Saturday, March 15, 2008

Of Contracts and Ideologues

Todd Seavey writes about personal contracts:
In a world where the sanctity of contracts meant, for instance, that we each had the right to sign and enforce contracts that said adulterers can be stripped of all their wealth, imprisoned, or even executed — again, so long as both parties knowingly and willingly entered into such contracts — I suspect that those gentle, romantic flowers we call women would quickly gravitate toward men willing to sign such contracts and away from cads who said, “Hey, baby, we all make the occasional mistake, so why not leave this marriage contract a little more open-ended?”
Now, I have the sort of anecdotal evidence which suggests to me most women wouldn't want execution in the contract. Plus, women tend to go for the divorce option, initiating them more often than men, but the general idea here is accurate- be explicit up front about what you are agreeing to and then follow those terms. If you break the contract, there should be real consequences for women as well as men!

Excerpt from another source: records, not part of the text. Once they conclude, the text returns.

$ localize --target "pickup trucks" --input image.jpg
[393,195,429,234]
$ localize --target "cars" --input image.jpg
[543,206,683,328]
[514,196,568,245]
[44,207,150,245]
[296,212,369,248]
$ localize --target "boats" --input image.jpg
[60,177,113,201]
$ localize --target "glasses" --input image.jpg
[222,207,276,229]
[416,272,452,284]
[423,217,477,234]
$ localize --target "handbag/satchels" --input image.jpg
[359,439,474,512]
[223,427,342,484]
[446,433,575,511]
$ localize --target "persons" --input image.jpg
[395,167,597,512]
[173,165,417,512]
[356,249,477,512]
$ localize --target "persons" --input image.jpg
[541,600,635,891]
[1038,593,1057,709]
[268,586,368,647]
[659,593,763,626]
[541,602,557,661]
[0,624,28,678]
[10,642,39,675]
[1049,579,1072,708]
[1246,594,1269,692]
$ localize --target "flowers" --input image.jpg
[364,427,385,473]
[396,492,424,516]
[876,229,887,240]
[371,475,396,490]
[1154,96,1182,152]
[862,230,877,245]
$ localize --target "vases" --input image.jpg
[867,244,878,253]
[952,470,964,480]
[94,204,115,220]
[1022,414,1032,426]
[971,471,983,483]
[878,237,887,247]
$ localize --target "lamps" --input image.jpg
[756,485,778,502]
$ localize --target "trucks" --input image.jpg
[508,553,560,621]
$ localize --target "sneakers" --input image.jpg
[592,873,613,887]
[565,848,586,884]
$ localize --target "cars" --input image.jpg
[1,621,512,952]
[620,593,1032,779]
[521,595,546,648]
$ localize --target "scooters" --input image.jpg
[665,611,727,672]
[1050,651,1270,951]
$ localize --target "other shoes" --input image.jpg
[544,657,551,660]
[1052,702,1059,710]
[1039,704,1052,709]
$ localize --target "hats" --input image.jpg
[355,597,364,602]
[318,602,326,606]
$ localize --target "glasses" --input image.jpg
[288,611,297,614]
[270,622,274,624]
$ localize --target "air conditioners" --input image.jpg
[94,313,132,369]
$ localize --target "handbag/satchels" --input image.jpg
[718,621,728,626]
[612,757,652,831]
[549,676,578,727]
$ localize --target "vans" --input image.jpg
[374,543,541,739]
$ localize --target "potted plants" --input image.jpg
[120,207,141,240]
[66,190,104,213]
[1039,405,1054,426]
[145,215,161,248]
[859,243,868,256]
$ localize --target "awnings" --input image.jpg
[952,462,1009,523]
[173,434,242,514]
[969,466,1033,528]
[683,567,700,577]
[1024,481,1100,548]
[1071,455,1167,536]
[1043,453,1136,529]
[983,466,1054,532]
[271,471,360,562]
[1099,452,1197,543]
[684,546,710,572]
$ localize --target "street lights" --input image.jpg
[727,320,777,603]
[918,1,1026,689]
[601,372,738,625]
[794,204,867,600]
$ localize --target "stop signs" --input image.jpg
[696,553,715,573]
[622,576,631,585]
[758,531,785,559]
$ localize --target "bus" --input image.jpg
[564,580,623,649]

You want social conservatism, you blowhard Republican church-attender? There’s some real social conservatism for you, courtesy of contracts and competitive social pressure. You want diversity and liberation, you whining Democratic hippie? Go marry three grad students and a local homeless man and explicitly pool all your property, without penalties for cheaters. Libertarianism certainly isn’t the thing stopping any of you.

This is one blowhard Republican church-attender concurs.